Eu não desejo ensinar ninguém, apenas mostrar como trabalho no actual ambiente de falta de transparência e dificuldades de acesso à informação. E isto como outsider num ambiente onde questionar a narrativa oficial facilmente é um passaporte para o ostracismo e um bilhete para perseguição e assassinato de carácter, mesmo entre os pares.
Vamos ao exemplo da malograda criança de seis anos.
Para saber se uma morte deste género é coisa rara, eu conseguia apurar facilmente, até há poucas semanas, quantas crianças morriam de ataque cardíaco por ano, através da Plataforma da Mortalidade. Conhecer isso permitiria enquadrar este recente infeliz evento no seu devido contexto.
Porém, a doutora Graça Freitas tratou, entretanto, de eliminar este site dos olhos dos incómodos jornalistas e cidadãos. O site eclipsou-se na última semana. Alguém, além do PÁGINA UM, denunciou isto? Ou denunciou o “apagão” da informação diária sobre a pandemia, dos suicídios no Sistema de Informação dos Certificados de Óbitos (SICO) ou dos relatórios da Task Force de Ciências Comportamentais? Não me consta.
Mas, além de denunciar estas situações de falta de transparência de uma funcionária pública – é isso que a doutora Graça Freitas é, e deve ser tratada como tal –, que está ao serviço de um Governo, um verdadeiro jornalista deve saber lutar e contornar o obscurantismo.
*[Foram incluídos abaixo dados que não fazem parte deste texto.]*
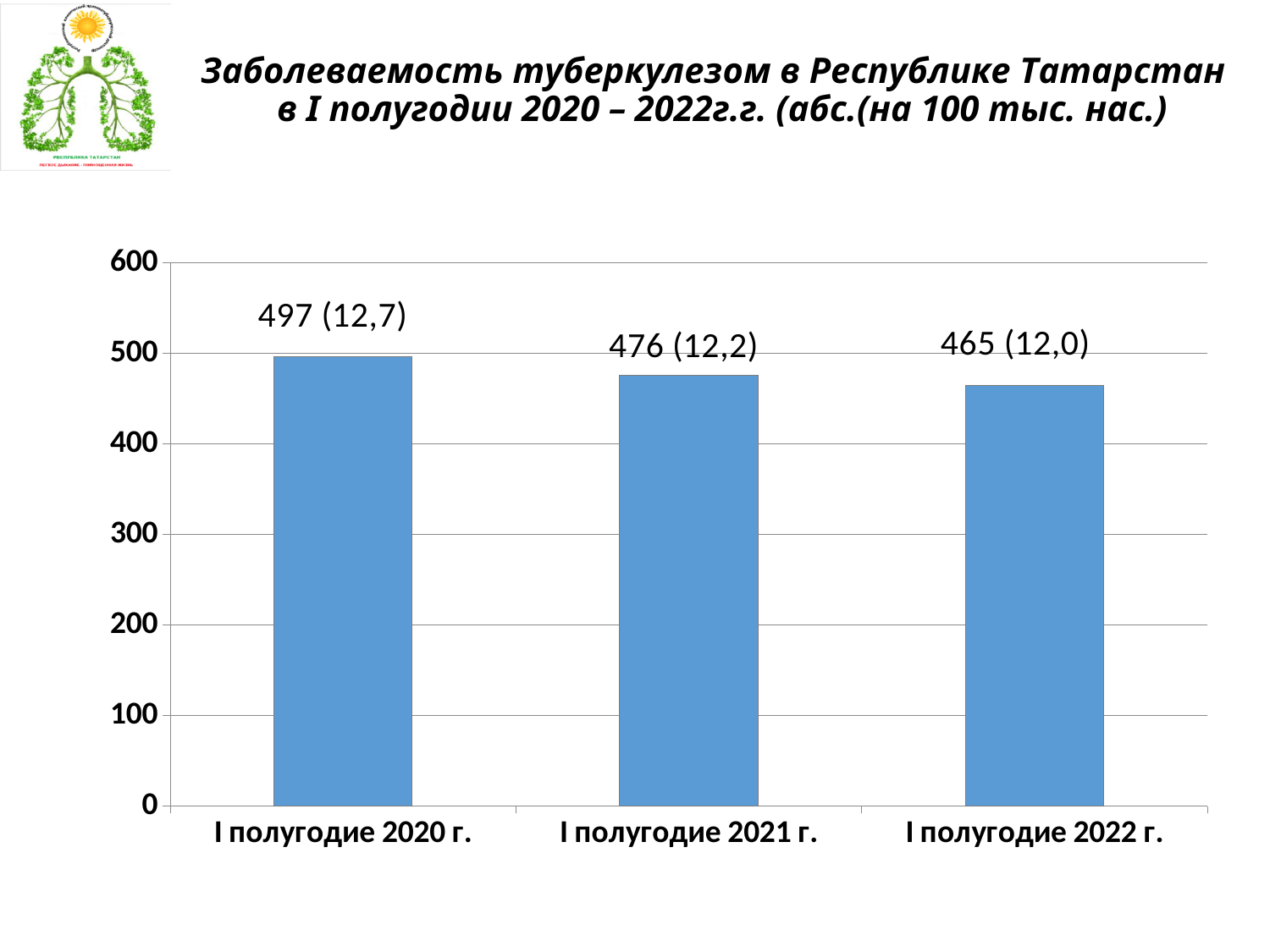
How many periods are shown on the chart? 3 What is the data label shown for I полугодие 2020 г.? 497 (12,7) What is the absolute number of cases for I полугодие 2022 г.? 465 Which is larger, the value for I полугодие 2020 г. or I полугодие 2021 г.? I полугодие 2020 г. What is the data label shown for I полугодие 2022 г.? 465 (12,0) What is the data label shown for I полугодие 2021 г.? 476 (12,2) What is the difference in absolute cases between I полугодие 2021 г. and I полугодие 2022 г.? 11 Which period has the lowest number of cases? I полугодие 2022 г. Which period has the highest number of cases? I полугодие 2020 г. What kind of chart is shown on the slide? bar chart Is the value for I полугодие 2021 г. greater or less than 500? less What is the difference in absolute cases between I полугодие 2020 г. and I полугодие 2022 г.? 32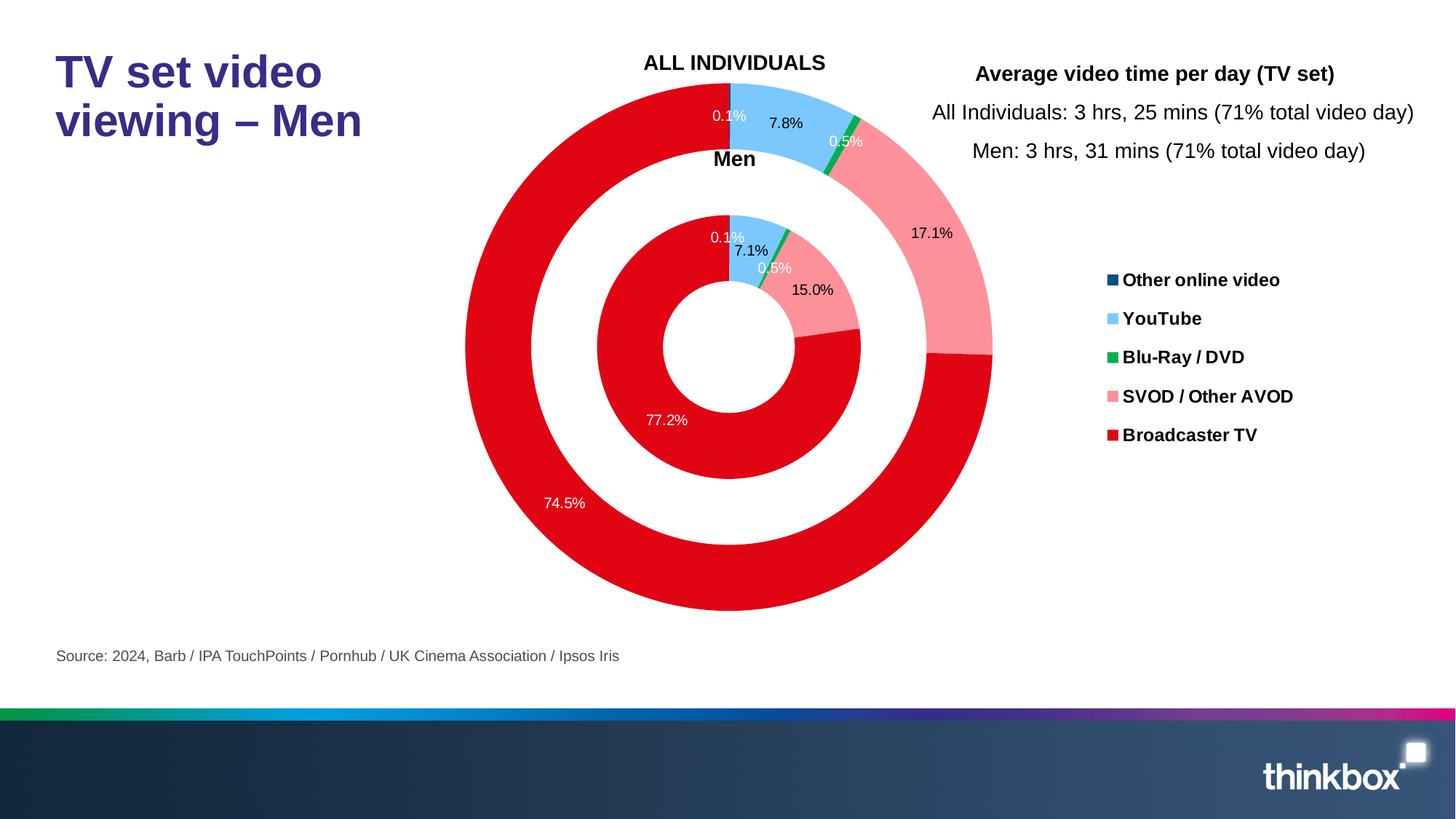
Which category has the smallest share in the All Individuals ring? Other online video What is the SVOD / Other AVOD share in the All Individuals ring? 17.1% Is the YouTube share larger for All Individuals or for Men? All Individuals What is the YouTube share in the Men ring? 7.1% What share of TV set video viewing does Broadcaster TV account for in the Men ring? 77.2% What kind of chart is shown on the slide? Doughnut chart Which category has the largest share in the Men ring? Broadcaster TV What share of TV set video viewing does Broadcaster TV account for in the All Individuals ring? 74.5% How many categories does the legend list? 5 What is the Blu-Ray / DVD share in the Men ring? 0.5% Which colour represents Broadcaster TV in the chart? Red What is the difference between the SVOD / Other AVOD share for All Individuals and for Men? 2.1%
Deveriam saber os jornalistas, por exemplo, pesquisar na labiríntica base de dados do Instituto Nacional de Estatística, para aí descobrirem alternativas a alguma informação escondida pela DGS.
Se se dessem ao trabalho – ou soubessem pesquisar –, talvez assim ficassem a conhecer que as doenças isquémicas do coração – aparentemente a causa de morte da criança no Hospital de Santa Maria – é algo muito raro, para não dizer de probabilidade remota. Tanto assim que desde 2015 até 2019 não há qualquer óbito registado em menores de nove anos. Algum jornalista mainstream fez isto? Não me consta.
Mas um verdadeiro jornalista deveria fazer mais. Tem de fazer mais. Devia pressionar o Infarmed – que parece mais preocupado em patrocinar cursos de Pós-Graduação em Comunicação e Marketing na Indústria Farmacêutica do que em revelar informação sensível sobre fármacos – para disponibilizar o acesso às bases de dados de farmacovigilância. Até agora, os jornalistas mainstream têm-se satisfeito com relatórios simplistas feitos à medida de adolescentes do secundário.
Que eu saiba, o PÁGINA UM foi o único órgão de comunicação social que solicitou acesso para dois casos em concreto: vacinas contra a covid-19 e para o remdesivir, fármaco da Gilead. Aliás, se houvesse mais jornalistas, por certo o presidente do Infarmed, Rui Santos Ivo, não acharia que poderia ignorar olimpicamente essas solicitações. Diga-se, de passagem, que já seguiram duas queixas para a Comissão de Acesso aos Documentos Administrativos. Algum outro jornalista mainstream fez isto? Não me consta.
Enfim, por vezes, questiono-me como muitos jornalistas conseguem dormir de consciência tranquila. Eu tenho dormido. E acordo, no dia seguinte, pronto para questionar mais. Para informar melhor.